Presented by Guy Masterson's Centre for International Theatre (C.I.T.) in association with Nicholas Collett and [email protected]
Reviewed Saturday 25th February 2012.
A former World War II Spitfire fighter pilot, Peter Walker, recalls the past and reveals the present, linking the two. Now 80 and living in the Silver Birches Retirement Home, walking with the aid of a stick, he vividly recreates for us the Battle of Britain, from his personal viewpoint in the cockpit of a Supermarine Spitfire, its Rolls Royce Merlin engine roaring as he throws the aircraft around the sky.
Nicholas Collett wrote and performs this fascinating and moving piece, under the direction of Gavin Robertson, with whom he also performs in a short repeat season of The Six-Sided Man. It has pace, nostalgia and strong emotional content, brilliantly brought to life by Collett's superb characterisation and marvellous story telling skills.
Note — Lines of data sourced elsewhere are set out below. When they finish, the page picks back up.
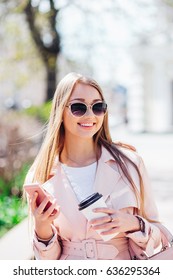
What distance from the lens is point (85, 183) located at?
2316mm

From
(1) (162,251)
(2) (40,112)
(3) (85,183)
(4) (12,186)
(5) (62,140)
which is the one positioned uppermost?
(2) (40,112)

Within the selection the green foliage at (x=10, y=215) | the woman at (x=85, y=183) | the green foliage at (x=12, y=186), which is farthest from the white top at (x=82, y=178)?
the green foliage at (x=12, y=186)

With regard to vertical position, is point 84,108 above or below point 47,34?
below

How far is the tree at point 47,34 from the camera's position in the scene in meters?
11.8

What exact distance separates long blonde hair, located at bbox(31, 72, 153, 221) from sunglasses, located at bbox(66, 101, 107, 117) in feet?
0.17

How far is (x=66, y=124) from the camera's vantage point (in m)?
2.46

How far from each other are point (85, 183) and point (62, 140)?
0.30m

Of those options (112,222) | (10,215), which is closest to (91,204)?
(112,222)

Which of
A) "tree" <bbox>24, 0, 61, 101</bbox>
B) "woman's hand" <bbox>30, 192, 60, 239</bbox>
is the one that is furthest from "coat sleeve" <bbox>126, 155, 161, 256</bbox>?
"tree" <bbox>24, 0, 61, 101</bbox>

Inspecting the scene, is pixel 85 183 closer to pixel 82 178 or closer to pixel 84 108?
pixel 82 178

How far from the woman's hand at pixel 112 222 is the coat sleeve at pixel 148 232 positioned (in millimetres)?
71

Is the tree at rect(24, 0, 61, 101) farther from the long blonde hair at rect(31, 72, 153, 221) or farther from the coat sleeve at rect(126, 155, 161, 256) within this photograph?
the coat sleeve at rect(126, 155, 161, 256)

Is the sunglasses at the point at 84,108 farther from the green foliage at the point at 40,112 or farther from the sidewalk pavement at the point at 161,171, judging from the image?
the green foliage at the point at 40,112

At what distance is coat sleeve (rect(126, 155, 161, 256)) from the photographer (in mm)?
2219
The audience was rivetted.
Sitting in his armchair, with his walking cane as a joystick, he brings the Battle of Britain to life again. Sat at his table, sauce bottles and slices of bread are used to demonstrate what happened; a debriefing. These few props, minimal set, and an airman's uniform are all that Collett needs, such is the strength and of his script and the intensity of his performance. It is easy to picture yourself up there with him, flying with The Few, defending your homeland and loved ones. You feel for him, as he sees friends shot down and, when he returns to the current time you still feel his loss with him.
Collett makes it all real and there is a wonderful passage where he visits a local school to speak of his experiences. Newsreel footage takes you part way there, but hearing of a person's personal experiences goes much further. If more young people today knew at what cost their freedom to do whatever they want was bought, they would have far more respect for their elders. Hopefully, some young epeople will come to see this production and take away more than they had when they arrived.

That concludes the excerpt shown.